• [Aufgabe 1]: Welchen Zeitraum nennt der Textauszug über die soziale Strukturierung Europas als die Epoche, die diese Strukturierung prägte?
• [Aufgabe 2]: Führen Sie den Textauszug über die soziale Strukturierung Europas im Anschluss an seinen letzten Satz weiter.

• [Textauszug]:
Diese Modellvorstellung dessen, was tatsächlich passierte, erlaubt einen Blick auf empirisch sichtbare Aspekte. Denn die soziale Strukturierung von Menschen in Gruppen, die akzeptieren, Teile in einem übergeordneten und prinzipiell ergebnisoffenen größeren Ganzen zu sein, prägte Europa von 330 bis 1968: Es bot die Grundlage für Territorialstaaten, die im Wettbewerb die Grenzen des Wissens ausloteten und so die moderne Wissenschaft schufen. Es ermöglichte, dass europäische Stadtbürger sich in Sestieri oder Zünften zusammenschlossen und so Autonomie und Stadtfreiheit erkämpften. Und als die Industrialisierung Gesellschaften bildete, die für zentrale hierarchische Beherrschung zu komplex wurden, ermöglichte es, die Bevölkerungen der neuen Industriegesellschaften durch Parteibindungen in politische Entscheidungen einzubeziehen.

• [Rohdaten]:
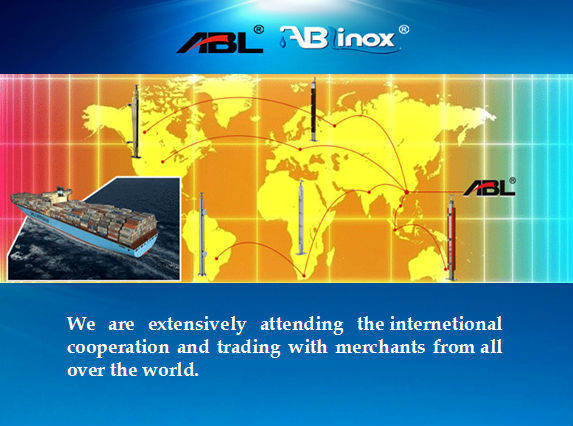 ABL® AB inox®

ABL®

We are extensively attending the internetional cooperation and trading with merchants from all over the world.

• [Übungsergebnis 1]: Von 330 bis 1968.

• [Übungsergebnis 2]:
Das Jahr 1918 – als erstmals die hierarchischen Entscheider in großem Maße abdankten – hatte zunächst Ansätze der Basisdemokratie versucht. Aber die Basisdemokratie war nicht stabil, weil jeder nur ein Leben hat und der Tag nur 24 Stunden. Da ist es sinnvoll, politische Entscheidungen an Menschen abzugeben, denen man vertraut. In der Industriegesellschaft funktionierte es, dieses Vertrauen in einem Paket abzugeben und sich mit der Stimmabgabe genau einer Gruppe zuzuordnen, weil moderne Offenheit und Deliberation erst einmal nur ganz oben in der Gesellschaft einzogen, während die Individuen in ihrem täglichen Leben noch ganz in traditionelle und autoritär-hierarchische Verhältnisse und damit eben in Gruppen eingebunden waren. Und der Erfolg der Industriegesellschaft exportierte gruppenbasierte Institutionen in die ganze Welt, bis hoch zu den Vereinten Nationen, die ja auch eine Ansammlung konstruierter Gruppen sind.
1968 nun, nach 20 Jahrzehnten steigenden Wohlstands, begehrten die bestausgebildeten jungen Leute dagegen auf und verlangten, nicht mehr in hierarchische Gruppen hineingepresst zu werden, sondern individualistisch sie selbst sein zu können. Wir blicken also zurück auf 50 Jahre Individualisierung, und Netzwerkforscher wie Mark Granovetter und Ronald Burt zeigen, wie es sich lohnt, gruppenübergreifende Beziehungen zu pflegen. Aber Beziehungen lassen sich nicht einfach ausbeuten, sie verändern uns auch. Wir alle sind individualistischer geworden, und das ist gut so.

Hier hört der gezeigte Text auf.